Una faccia dello specismo è ovviamente quella di relegare gli altri animali nell'insieme negativo dell'animalità contrapposto a quello positivo dell'umano/umanità.
L'altra faccia, molto più subdola, è quella invece di esaltare gli animali attribuendogli caratteristiche mitiche o sacre, misticheggianti, simboliche, seppur in un'accezione positiva.
Lo specismo si rivela laddove gli altri animali non sono mai considerati per sé stessi, come individui con un valore inerente relativo ai loro interessi, ma sempre come "altro" - simbolico o magico - che abbia una qualche utilità per noi, effetto di una narrazione antropocentrica. Gli animali come mito della nostra storia, nella nostra storia, quindi, e non come individui, soggetti dotati di una loro individualità a prescindere dal nostro sguardo.

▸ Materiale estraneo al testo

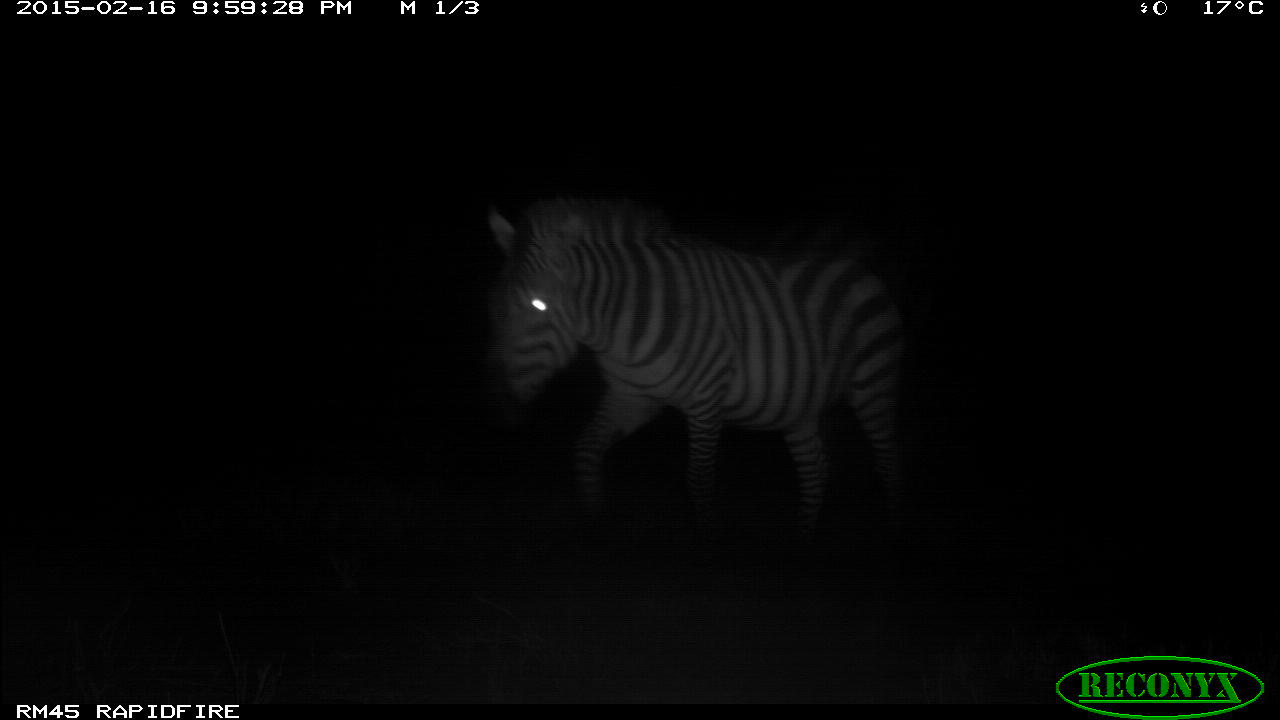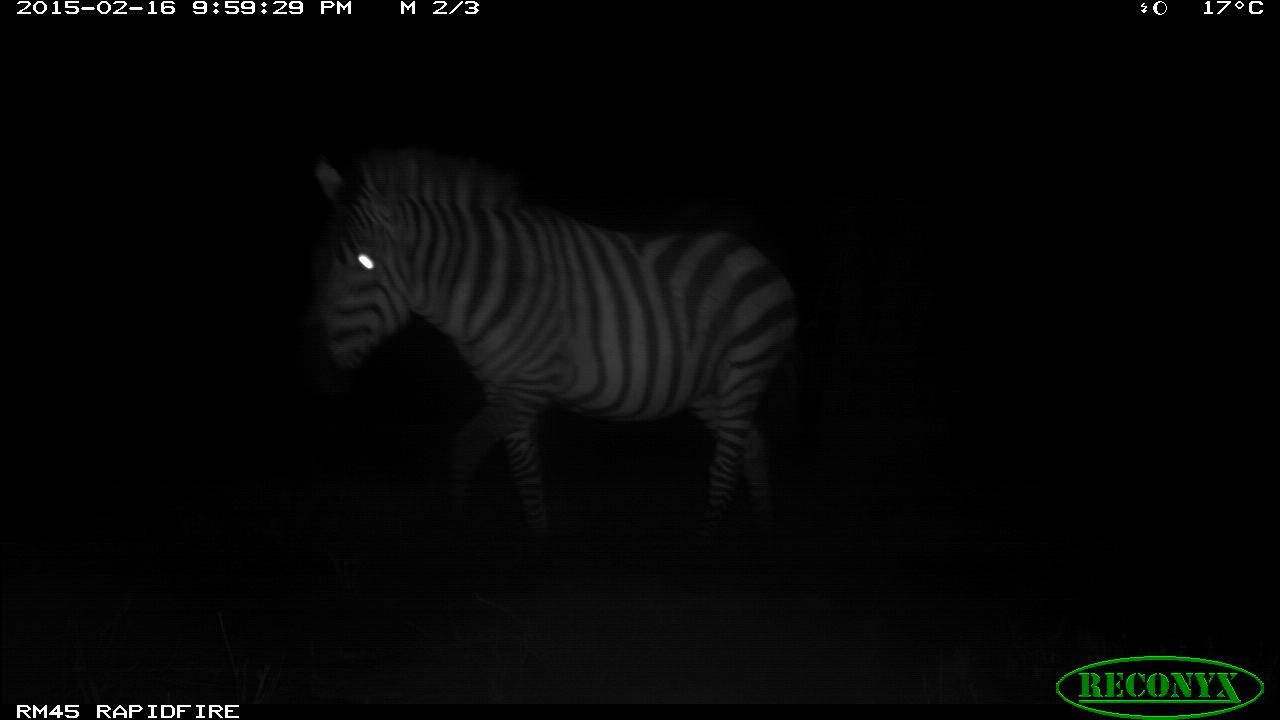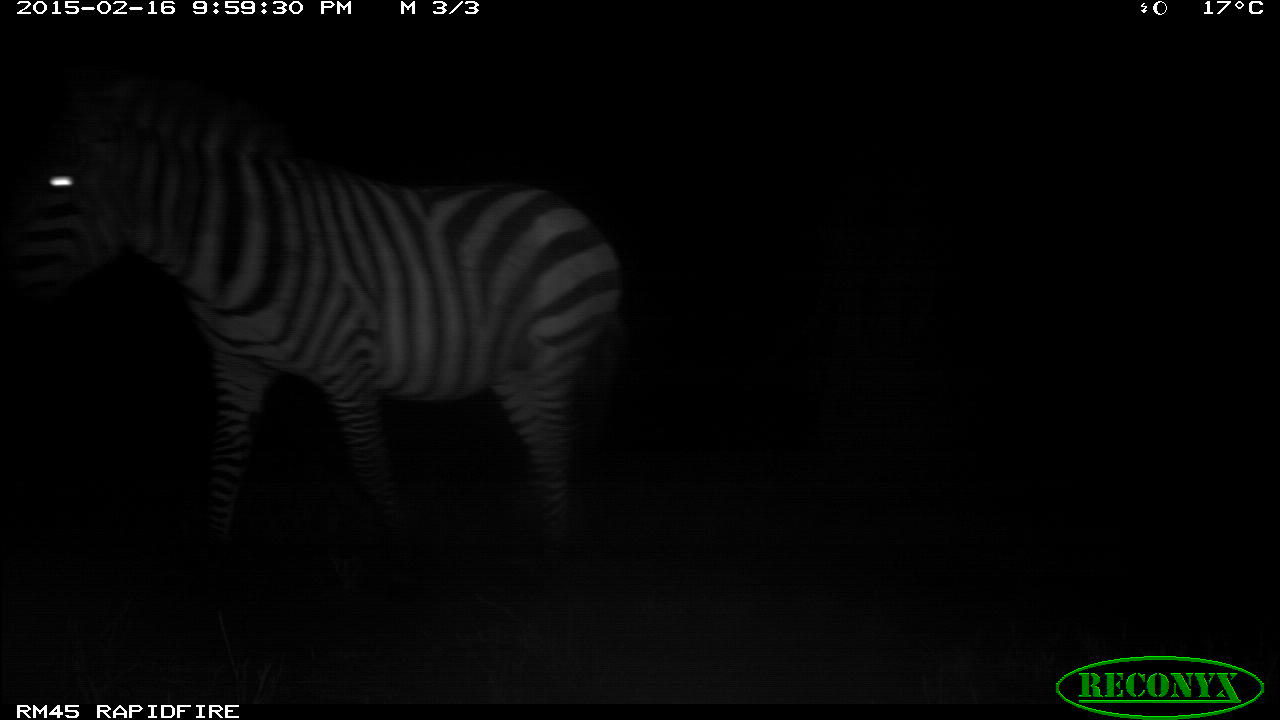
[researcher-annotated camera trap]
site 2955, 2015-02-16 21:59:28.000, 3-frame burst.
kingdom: Animalia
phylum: Chordata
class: Mammalia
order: Perissodactyla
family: Equidae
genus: Equus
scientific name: Equus quagga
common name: plains zebra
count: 2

Esaltare l'animalità è uguale a denigrarla. In ogni caso non si tiene conto della realtà specifica ed etologica degli animali, ma solo di ciò che noi, quasi leggendariamente o basandoci su stereotipi, proiettiamo sulle loro esistenze.
Gli altri animali non sono i nostri spiriti guida, non hanno proprietà divinatorie, non sono in contatto con l'aldilà o altro.
Gli altri animali vivono in questo pianeta, semplicemente, e quel che gli dobbiamo è rispetto. Non amore, non adorazione perché non sono Dei, ma soggetti in corpi vulnerabili, mortali, esattamente come noi.